The waste has not been characterized for disposal, but it likely contains enough plutonium or similar radioactive-emitting isotopes that much of it would be considered transuranic, said Doug Shoop, manager of the DOE Hanford Richland Operations Office. Hanford’s transuranic waste is shipped to the Waste Isolation Pilot Plant in in New Mexico for disposal.
Hanford officials have started to look at the possible cause of the collapse, but the reason for the failure may never be known for certain, Blackford said.
The tunnel, supported by creosoted timbers, has held waste since 1960 — more than 50 years. Past reports have speculated about how quickly gamma radiation from the waste might weaken the wood.
In all likelihood (the cause) was a combination of a lot of things. I’m more interested in correcting conditions such that it is not possible to have a failure like this in the future.
Doug Shoop
manager of the Richland Operations OfficeThe Northwest also had unusually harsh weather over the past winter, with nearly twice as much snow as usual at Hanford, and temperatures cold enough to make the winter the sixth coldest on record at Hanford.
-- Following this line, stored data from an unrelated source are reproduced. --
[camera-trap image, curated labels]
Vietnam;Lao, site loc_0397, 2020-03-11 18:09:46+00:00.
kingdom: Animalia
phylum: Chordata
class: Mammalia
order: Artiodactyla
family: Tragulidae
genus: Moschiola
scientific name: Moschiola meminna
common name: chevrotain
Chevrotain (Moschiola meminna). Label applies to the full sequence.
“In all likelihood it was a combination of a lot of things,” Shoop said. “I’m more interested in correcting conditions such that it is not possible to have a failure like this in the future.”
DOE, CH2M and the state Department of Ecology plan to meet Monday to discuss next steps to stabilize the waste tunnel.
Talks are expected to include discussion of a schedule for work and a rough estimate of costs.
Although DOE has declined to discuss the next step until it has state agreement on a plan, the state Department of Ecology has said that filling the tunnel with grout is under consideration.
Hanford officials expect the cost of the work to be pulled from other work in its current appropriation from Congress for the fiscal year that ends in October.
As part of the bipartisan budget deal approved earlier this month, $114 million of $191 million proposed to be cut from the budget for the Richland Operations Office was restored.